● **WORK ITEM**: Leaving out any pictures, print the entries that follow exactly as they stand.

● **SOURCE RECORDS**:
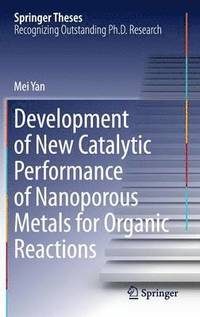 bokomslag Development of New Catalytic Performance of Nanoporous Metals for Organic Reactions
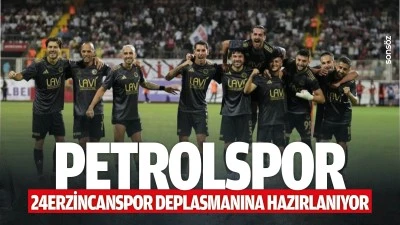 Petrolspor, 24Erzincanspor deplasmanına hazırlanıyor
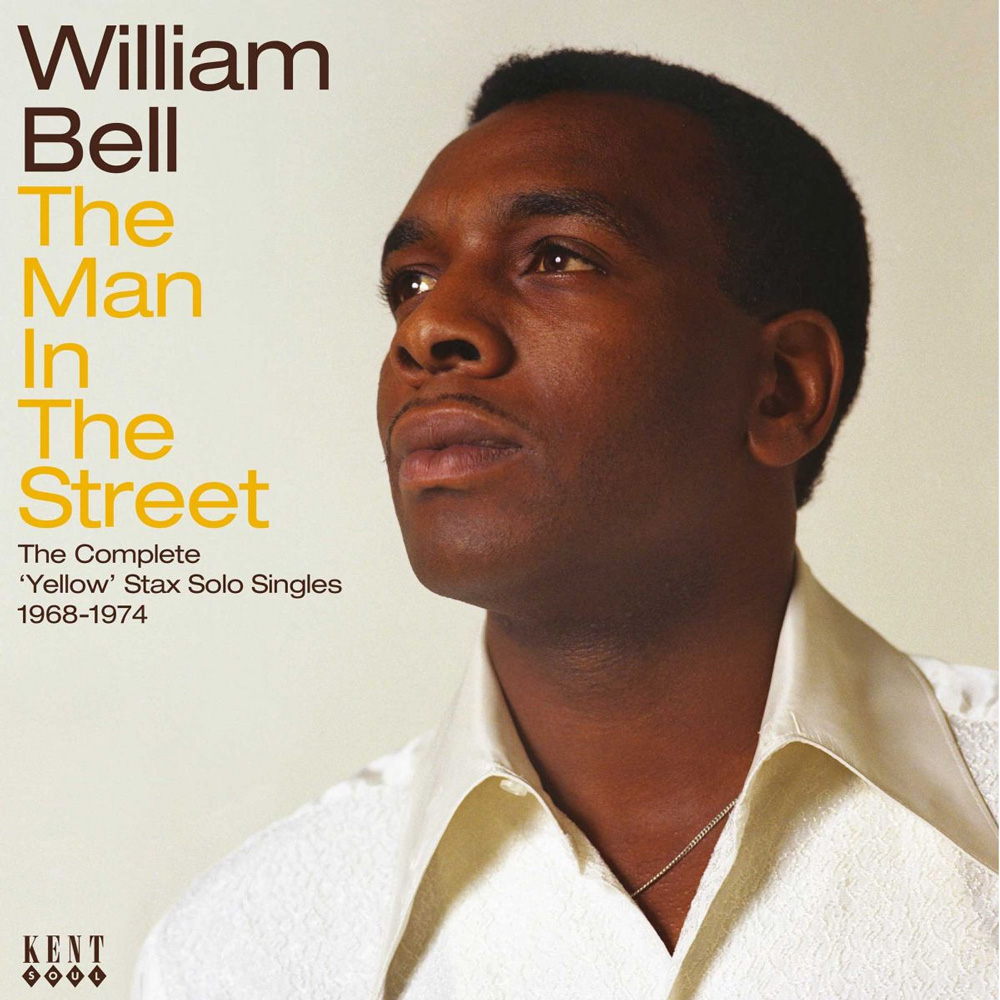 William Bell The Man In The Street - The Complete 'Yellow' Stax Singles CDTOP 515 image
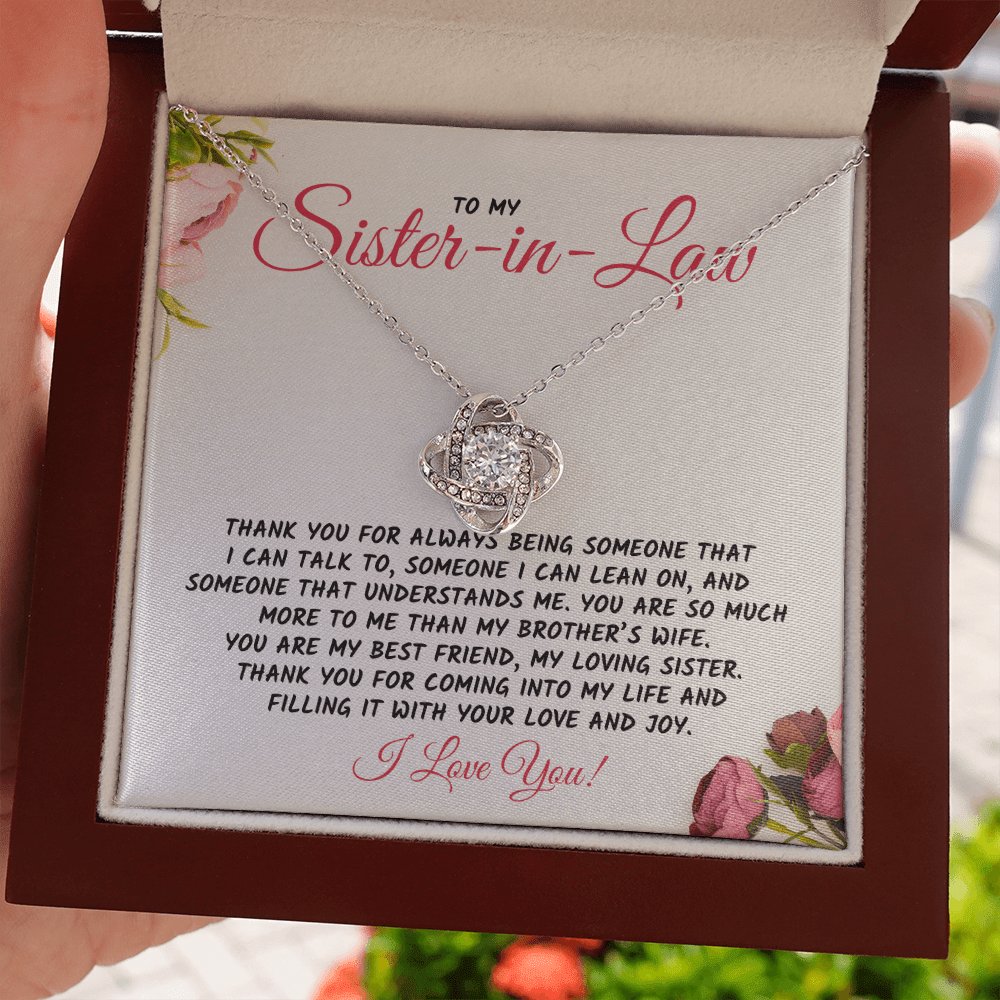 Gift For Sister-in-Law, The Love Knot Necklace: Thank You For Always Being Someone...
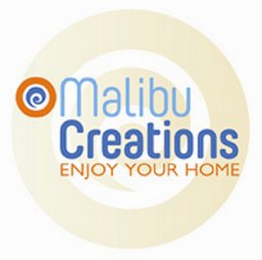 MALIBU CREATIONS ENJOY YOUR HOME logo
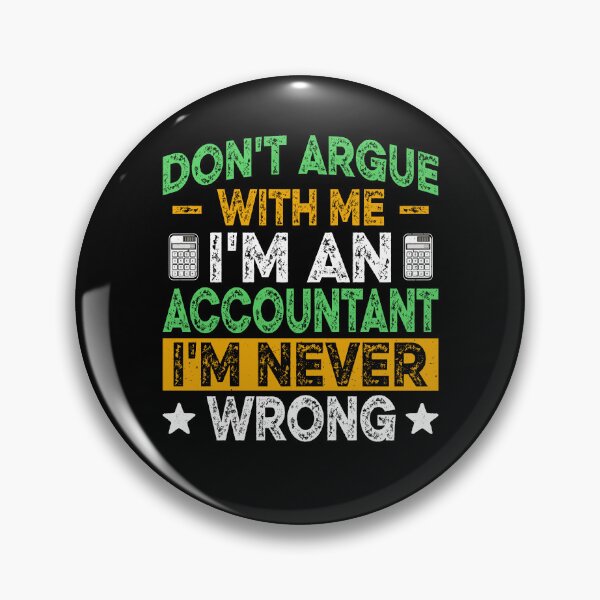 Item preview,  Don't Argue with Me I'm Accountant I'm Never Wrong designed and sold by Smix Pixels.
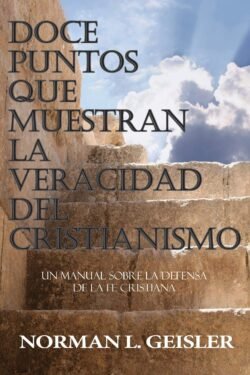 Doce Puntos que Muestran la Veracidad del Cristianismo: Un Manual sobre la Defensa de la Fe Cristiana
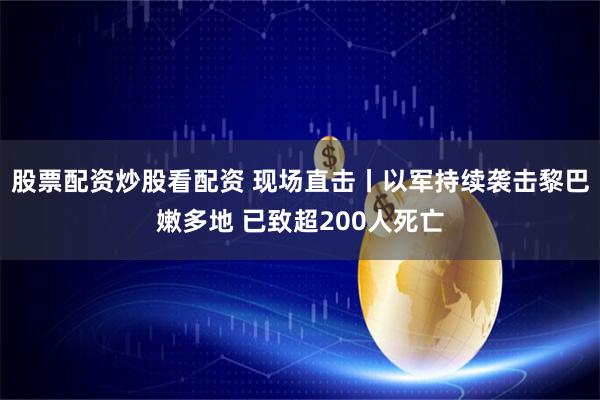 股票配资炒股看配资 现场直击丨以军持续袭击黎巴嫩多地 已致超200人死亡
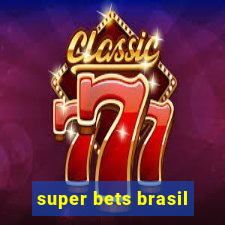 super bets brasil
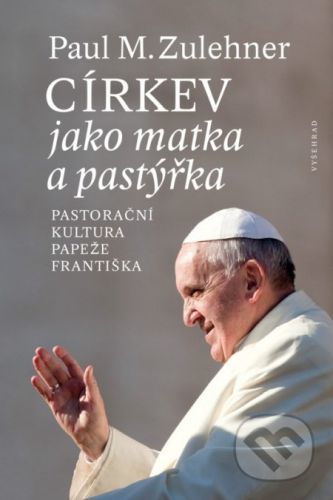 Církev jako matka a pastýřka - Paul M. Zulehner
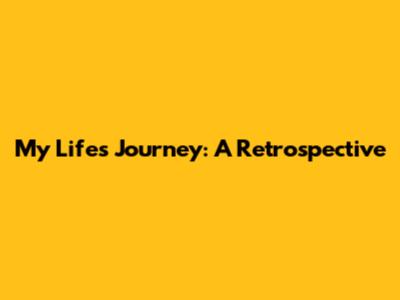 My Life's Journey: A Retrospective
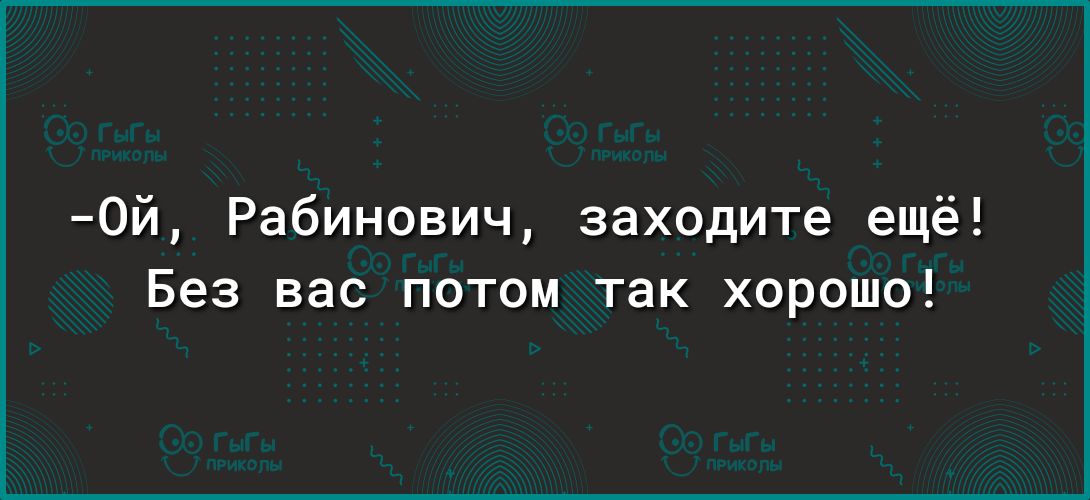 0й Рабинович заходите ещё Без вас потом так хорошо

● **RESULT OF THIS EXERCISE**:
 bokomslag Development of New Catalytic Performance of Nanoporous Metals for Organic Reactions
 Petrolspor, 24Erzincanspor deplasmanına hazırlanıyor
 William Bell The Man In The Street - The Complete 'Yellow' Stax Singles CDTOP 515 image
 Gift For Sister-in-Law, The Love Knot Necklace: Thank You For Always Being Someone...
 MALIBU CREATIONS ENJOY YOUR HOME logo
 Item preview,  Don't Argue with Me I'm Accountant I'm Never Wrong designed and sold by Smix Pixels.
 Doce Puntos que Muestran la Veracidad del Cristianismo: Un Manual sobre la Defensa de la Fe Cristiana
 股票配资炒股看配资 现场直击丨以军持续袭击黎巴嫩多地 已致超200人死亡
 super bets brasil
 Církev jako matka a pastýřka - Paul M. Zulehner
 My Life's Journey: A Retrospective
 0й Рабинович заходите ещё Без вас потом так хорошо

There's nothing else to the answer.